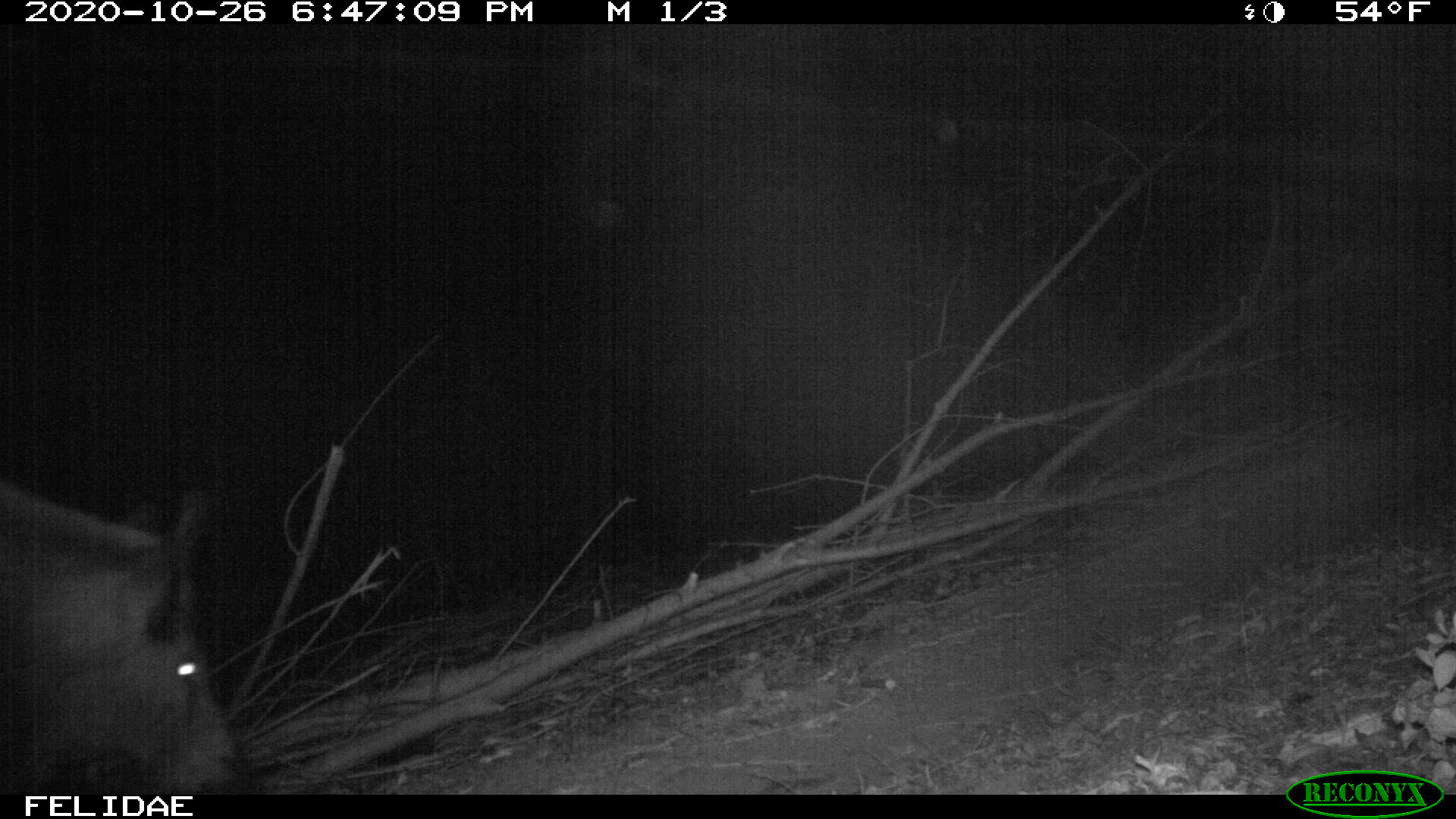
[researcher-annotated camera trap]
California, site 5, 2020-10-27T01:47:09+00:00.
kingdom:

▸ **What is being asked**:
Apart from the pictures, all of the data must be duplicated exactly as shown above.

▸ **Exercise solution**:
[researcher-annotated camera trap]
California, site 5, 2020-10-27T01:47:09+00:00.
kingdom:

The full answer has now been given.